A city in the San Francisco Bay Area is giving some families $500 per month for 18 months - no strings attached
- In Oakland, California, 600 low-income families will get $500 monthly payments for 18 months.
- The stipends are part of a basic-income pilot designed to lift families of color out of poverty.
- The program organizers hope to make a case for a federal basic-income policy.
Oakland, California, is about to become the latest city to distribute free money to its residents.
Mayor Libby Schaaf announced Tuesday that the San Francisco Bay Area city has officially launched a basic-income pilot that will give $500 monthly payments to 600 low-income families for 18 months. Recipients can spend the stipends however they like.
The families will be selected randomly, but they will all be Black, indigenous, or people of color, and must earn 50% of the city's median income or less: about $59,000 per year for a family of three. At least 300 spots are reserved for families whose earnings are below 138% of the federal poverty level: about $30,000 annually for a family of three.
Basic-income pilots have gained popularity in the US since 2019, when Stockton, California, launched a trailblazing experiment to give 125 residents $500 per month. Since then, several mayors have initiated similar trials. Saint Paul, Minnesota, started a basic-income pilot in the fall, in which 150 low-income families get $500 a month for up to 18 months. In Compton, California, 800 residents are receiving a guaranteed income of $300 to $600 a month for two years. And Richmond, Virginia, is distributing $500 per month to 18 working families.
Oakland's program hopes to deliver the first stipends to its initial 300 families this spring.
'Poverty is not personal failure'
Michael Tubbs, the former mayor of Stockton, California - who launched its basic-income program - formed a group called Mayors for a Guaranteed Income in June. The members are all mayors interested in starting basic-income pilots across the US. Schaaf was among the first 10 to join the coalition.
Each city involved in the group is promised up to $500,000 dollars in funding for their program, thanks in large part to a $18 million donation from Twitter CEO Jack Dorsey. But Oakland has raised much more than that - $6.75 million so far - through philanthropic donations.
At least 80% of that funding will be distributed directly to families over the course of 18 months. The program's first enrolled families will all live in East Oakland, then families in other neighborhoods will follow. Almost half of East Oakland residents live in poverty, compared to 17% of residents across the entire city.

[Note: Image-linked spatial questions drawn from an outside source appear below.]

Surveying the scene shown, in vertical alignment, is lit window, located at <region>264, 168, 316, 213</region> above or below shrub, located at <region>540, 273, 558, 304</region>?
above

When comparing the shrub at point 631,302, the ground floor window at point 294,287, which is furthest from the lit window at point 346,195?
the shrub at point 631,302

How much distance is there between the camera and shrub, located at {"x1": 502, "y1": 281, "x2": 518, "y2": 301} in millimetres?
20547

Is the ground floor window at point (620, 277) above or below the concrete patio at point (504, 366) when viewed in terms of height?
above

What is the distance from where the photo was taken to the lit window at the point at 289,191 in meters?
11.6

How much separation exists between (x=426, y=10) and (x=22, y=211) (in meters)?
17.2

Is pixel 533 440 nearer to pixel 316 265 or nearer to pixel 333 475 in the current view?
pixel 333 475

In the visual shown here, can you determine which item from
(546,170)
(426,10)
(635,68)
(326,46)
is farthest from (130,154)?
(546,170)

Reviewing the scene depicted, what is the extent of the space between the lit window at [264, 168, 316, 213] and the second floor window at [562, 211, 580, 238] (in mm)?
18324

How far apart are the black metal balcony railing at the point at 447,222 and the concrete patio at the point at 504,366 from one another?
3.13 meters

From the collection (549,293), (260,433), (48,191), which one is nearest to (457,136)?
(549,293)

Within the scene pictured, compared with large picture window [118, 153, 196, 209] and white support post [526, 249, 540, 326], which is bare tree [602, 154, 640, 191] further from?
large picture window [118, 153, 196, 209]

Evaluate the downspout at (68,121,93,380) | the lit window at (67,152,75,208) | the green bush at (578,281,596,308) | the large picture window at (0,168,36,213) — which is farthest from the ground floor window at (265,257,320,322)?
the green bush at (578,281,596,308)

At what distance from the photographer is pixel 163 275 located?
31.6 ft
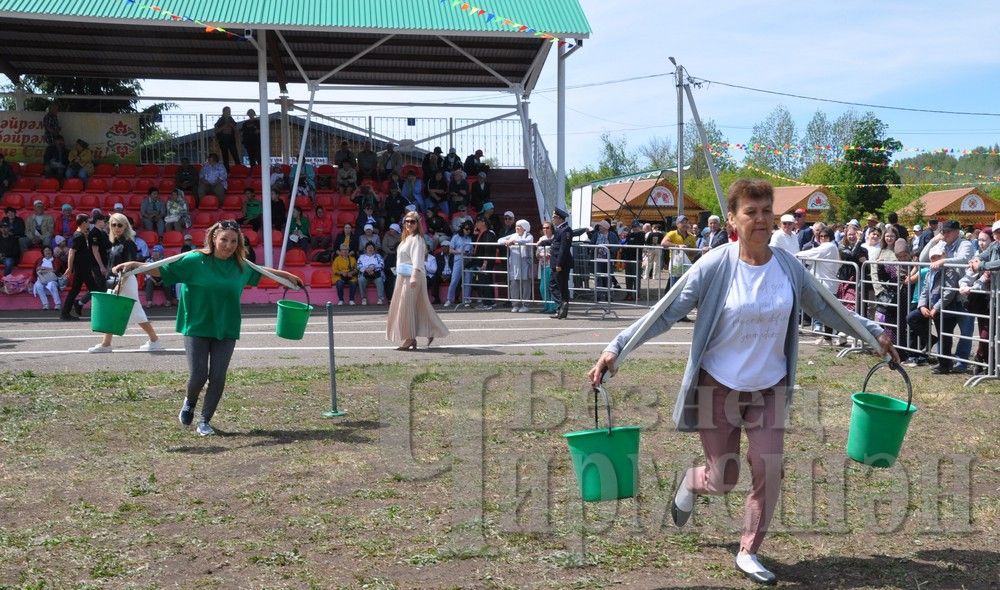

Schaaf said Oakland's experiment would ideally generate more evidence to support a federal basic-income policy.
"We believe that poverty is not personal failure - it is policy failure," she said in a video announcing the pilot.
Repeating Stockton's success
Critics of basic income argue that free stipends reduce the incentive for people to find jobs or encourage them to make frivolous purchases. Several studies, however, have suggested that cash benefits don't keep people from entering the workforce.
Researchers found that Stockton's two-year program, which ended in January reduced unemployment and increased full-time employment among participants during its first year. Participants also reported improvements in their emotional well-being and decreases in anxiety or depression.
"Boosted by Stockton's results, our goal is to add to the body of evidence that unrestricted cash to our lowest-income residents - and particularly those who've suffered from historical racial inequity - can improve outcomes and change systems," Schaaf wrote Tuesday on Twitter.
For the most part, Stockton's basic-income recipients spent their stipends on everyday necessities like food, clothing, utilities, and auto costs.
"Contrary to public opinion that the rich budget best, they actually don't," Amy Castro Baker, an assistant professor at the University of Pennsylvania's School of Social Policy and Practice, told Insider. "We know from a body of data that the poor budget best because they have to survive."